A pair of vertically oriented framed prints produced from digital renders of a photogrammetric model of a garden plot enclosed within an internal concrete courtyard.
At first glance, the prints appear to depict coherent grass and scattered flowers. Closer inspection destabilises this apparent order: forms duplicate and misalign, areas blur, colours shift, chromatic aberration appears at the edges of details, and ghost artefacts emerge across the image field. Spatial orientation remains unstable and unresolved, with no stable horizon line, clear vanishing point, or dependable hierarchy between foreground and background.
The images have been produced by rendering a view of a digital of a garden plot enclosed within an internal concrete courtyard. This model was made using photogrammetry, a process of using measurements derived from photographs to reproduce physical objects digitally.
Usually the aim of photogrammetry is to recreate physical objects digitally with high accuracy. However, to produce these images a method of saturating the computational vision framework was used to make the digital reconstruction process unstable.

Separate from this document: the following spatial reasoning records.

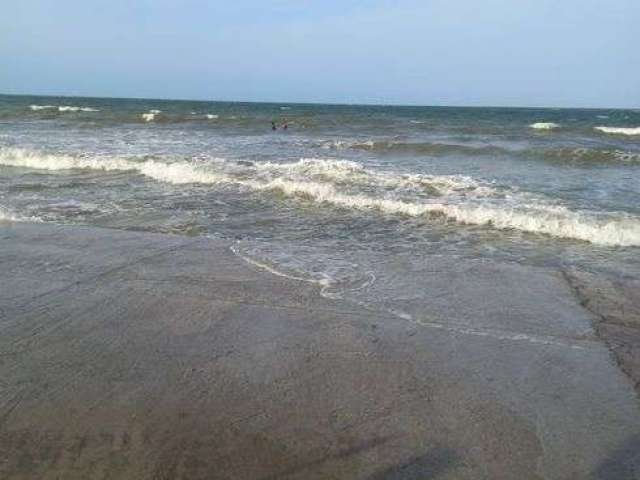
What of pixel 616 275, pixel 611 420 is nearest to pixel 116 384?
pixel 611 420

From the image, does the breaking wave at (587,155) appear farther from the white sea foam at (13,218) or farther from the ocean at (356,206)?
the white sea foam at (13,218)

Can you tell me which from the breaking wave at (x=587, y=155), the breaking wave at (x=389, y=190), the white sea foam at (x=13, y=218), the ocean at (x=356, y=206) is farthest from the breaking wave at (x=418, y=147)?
the white sea foam at (x=13, y=218)

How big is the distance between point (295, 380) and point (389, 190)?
27.3 ft

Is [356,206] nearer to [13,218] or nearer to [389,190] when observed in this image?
[389,190]

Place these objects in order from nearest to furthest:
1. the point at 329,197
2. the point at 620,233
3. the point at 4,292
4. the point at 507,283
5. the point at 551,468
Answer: the point at 551,468 < the point at 4,292 < the point at 507,283 < the point at 620,233 < the point at 329,197

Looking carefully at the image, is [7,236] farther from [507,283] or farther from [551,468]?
[551,468]

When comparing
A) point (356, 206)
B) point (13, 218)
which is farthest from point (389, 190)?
point (13, 218)

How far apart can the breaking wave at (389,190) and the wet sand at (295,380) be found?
9.31 feet

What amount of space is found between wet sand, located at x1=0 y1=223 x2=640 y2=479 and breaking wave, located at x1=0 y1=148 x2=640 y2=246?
2.84 m

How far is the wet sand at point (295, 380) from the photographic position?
10.3 ft

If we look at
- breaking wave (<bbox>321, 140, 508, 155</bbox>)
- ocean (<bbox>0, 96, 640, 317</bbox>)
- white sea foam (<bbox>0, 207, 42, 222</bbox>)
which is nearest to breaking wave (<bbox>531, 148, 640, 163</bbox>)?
ocean (<bbox>0, 96, 640, 317</bbox>)

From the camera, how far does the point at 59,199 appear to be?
10695 mm

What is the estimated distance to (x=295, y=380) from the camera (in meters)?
4.06

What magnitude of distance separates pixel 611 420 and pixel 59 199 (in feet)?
32.7
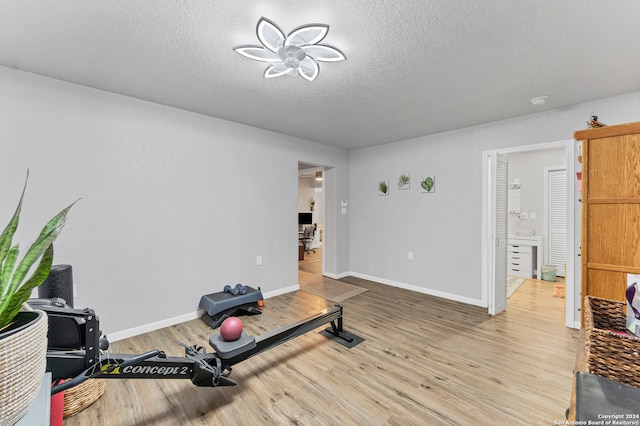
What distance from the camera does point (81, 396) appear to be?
184 centimetres

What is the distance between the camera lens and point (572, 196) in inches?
121

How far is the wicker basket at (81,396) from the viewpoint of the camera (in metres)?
1.77

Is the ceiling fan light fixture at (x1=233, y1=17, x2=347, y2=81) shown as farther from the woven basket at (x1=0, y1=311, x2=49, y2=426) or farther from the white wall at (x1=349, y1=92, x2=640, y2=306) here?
the white wall at (x1=349, y1=92, x2=640, y2=306)

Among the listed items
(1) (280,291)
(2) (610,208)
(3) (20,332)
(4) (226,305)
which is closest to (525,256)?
(2) (610,208)

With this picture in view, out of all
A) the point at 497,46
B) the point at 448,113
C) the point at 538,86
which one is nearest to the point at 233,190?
the point at 448,113

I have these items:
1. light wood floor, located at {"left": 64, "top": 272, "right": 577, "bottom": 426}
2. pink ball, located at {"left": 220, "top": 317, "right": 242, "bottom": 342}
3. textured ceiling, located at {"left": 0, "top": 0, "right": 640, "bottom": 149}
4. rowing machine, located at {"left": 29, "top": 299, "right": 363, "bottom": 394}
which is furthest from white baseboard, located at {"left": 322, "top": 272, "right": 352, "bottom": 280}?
pink ball, located at {"left": 220, "top": 317, "right": 242, "bottom": 342}

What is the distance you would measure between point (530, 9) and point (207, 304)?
3.71 m

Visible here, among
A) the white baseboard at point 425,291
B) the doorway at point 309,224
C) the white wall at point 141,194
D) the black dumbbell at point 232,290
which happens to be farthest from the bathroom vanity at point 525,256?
the black dumbbell at point 232,290

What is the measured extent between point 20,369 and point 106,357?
2.62ft

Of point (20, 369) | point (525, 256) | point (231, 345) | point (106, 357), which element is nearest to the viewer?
point (20, 369)

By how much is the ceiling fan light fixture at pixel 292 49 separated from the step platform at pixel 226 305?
2.46m

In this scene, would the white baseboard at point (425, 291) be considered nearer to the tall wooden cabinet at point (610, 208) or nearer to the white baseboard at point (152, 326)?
the tall wooden cabinet at point (610, 208)

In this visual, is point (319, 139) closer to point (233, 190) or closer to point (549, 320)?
point (233, 190)

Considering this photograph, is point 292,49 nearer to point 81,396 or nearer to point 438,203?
point 81,396
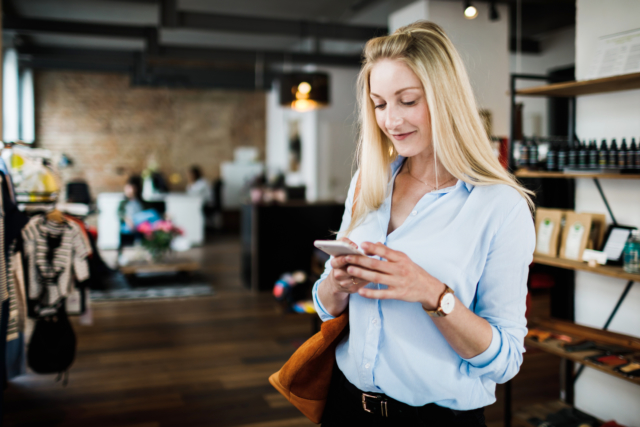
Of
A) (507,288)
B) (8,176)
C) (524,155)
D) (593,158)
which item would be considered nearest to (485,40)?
(524,155)

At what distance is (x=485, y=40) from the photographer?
5352mm

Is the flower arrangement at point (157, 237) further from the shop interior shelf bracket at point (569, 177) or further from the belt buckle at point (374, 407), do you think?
the belt buckle at point (374, 407)

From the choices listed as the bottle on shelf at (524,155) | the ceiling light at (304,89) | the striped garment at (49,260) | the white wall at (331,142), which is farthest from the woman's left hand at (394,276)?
the white wall at (331,142)

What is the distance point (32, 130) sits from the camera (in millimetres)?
10852

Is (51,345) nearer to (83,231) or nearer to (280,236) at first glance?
(83,231)

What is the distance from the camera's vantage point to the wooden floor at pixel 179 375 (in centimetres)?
305

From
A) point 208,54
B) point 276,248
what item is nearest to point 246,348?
point 276,248

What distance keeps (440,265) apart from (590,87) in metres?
1.87

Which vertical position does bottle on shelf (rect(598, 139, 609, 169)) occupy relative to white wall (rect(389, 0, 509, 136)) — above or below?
below

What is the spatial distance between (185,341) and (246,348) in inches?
22.6

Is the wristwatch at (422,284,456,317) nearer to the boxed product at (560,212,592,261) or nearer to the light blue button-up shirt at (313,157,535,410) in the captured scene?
the light blue button-up shirt at (313,157,535,410)

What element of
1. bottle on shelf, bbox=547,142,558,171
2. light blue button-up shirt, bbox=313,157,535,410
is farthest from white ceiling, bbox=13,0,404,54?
light blue button-up shirt, bbox=313,157,535,410

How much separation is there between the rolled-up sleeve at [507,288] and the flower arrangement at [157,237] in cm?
589

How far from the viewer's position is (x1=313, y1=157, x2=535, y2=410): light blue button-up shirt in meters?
1.07
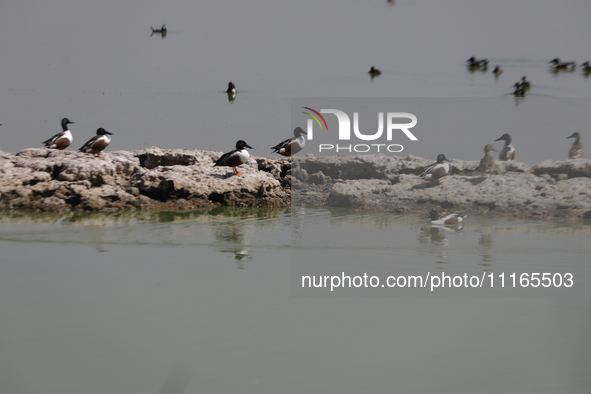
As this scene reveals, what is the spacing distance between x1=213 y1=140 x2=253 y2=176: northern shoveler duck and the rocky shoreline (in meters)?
0.17

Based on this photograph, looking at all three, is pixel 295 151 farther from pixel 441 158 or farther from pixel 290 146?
pixel 441 158

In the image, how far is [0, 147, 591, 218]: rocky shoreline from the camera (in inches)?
381

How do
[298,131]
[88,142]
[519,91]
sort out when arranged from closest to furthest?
[88,142] → [298,131] → [519,91]

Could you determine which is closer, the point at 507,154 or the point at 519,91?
the point at 507,154

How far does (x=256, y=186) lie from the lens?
35.8 ft

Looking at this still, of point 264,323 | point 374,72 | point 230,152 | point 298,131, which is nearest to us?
point 264,323

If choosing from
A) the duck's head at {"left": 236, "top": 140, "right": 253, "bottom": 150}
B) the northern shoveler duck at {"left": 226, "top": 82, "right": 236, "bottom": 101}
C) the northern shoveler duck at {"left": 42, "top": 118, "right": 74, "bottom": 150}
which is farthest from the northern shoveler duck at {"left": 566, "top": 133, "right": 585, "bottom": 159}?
the northern shoveler duck at {"left": 42, "top": 118, "right": 74, "bottom": 150}

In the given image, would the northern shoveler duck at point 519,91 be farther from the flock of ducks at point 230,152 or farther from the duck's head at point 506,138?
the flock of ducks at point 230,152

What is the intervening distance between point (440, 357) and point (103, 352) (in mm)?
2334

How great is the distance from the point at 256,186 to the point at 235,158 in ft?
2.70

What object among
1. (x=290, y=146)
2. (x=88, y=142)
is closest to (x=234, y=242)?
(x=290, y=146)

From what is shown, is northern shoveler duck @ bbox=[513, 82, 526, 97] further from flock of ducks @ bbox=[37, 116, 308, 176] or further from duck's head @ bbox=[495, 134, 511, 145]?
flock of ducks @ bbox=[37, 116, 308, 176]

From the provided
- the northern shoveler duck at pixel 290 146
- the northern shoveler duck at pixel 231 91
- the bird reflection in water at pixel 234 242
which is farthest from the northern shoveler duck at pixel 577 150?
the northern shoveler duck at pixel 231 91

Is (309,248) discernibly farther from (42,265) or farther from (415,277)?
(42,265)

The result was the production of a digital model of the garden plot that appears as distortion, but is the result of computational system applying its own logic under conditions that exceed it.
Growth within the garden plot is physically and chemically confined by the concrete surrounding it. The environmental conditions concrete create is a material-visual-epistemic claim that is mirrored by photogrammetry: that space is rational and divisible, and can be logically stabilised through devices such as the grid and the vanishing point or fixed horizon line.
The rendered images present the infrastructural assumptions embedded in the imaging process: that coherence can be enforced, that disorder can be stabilised, and that visibility secures truth. The collapse of the digital reconstruction functions as a method for interrogating the systemic logic shared by concrete infrastructure and photogrammetry. As both stabilise space through enclosure, repetition, and computational order, their coherence reaches a limit and appears as manufactured, strained, and contingent.
The resulting images stage this threshold as a horizon where order exhausts itself and becomes legible as contingent (not necessary or inevitable). The title names this threshold as singular, while the doubled sequence introduces a division that prevents closure.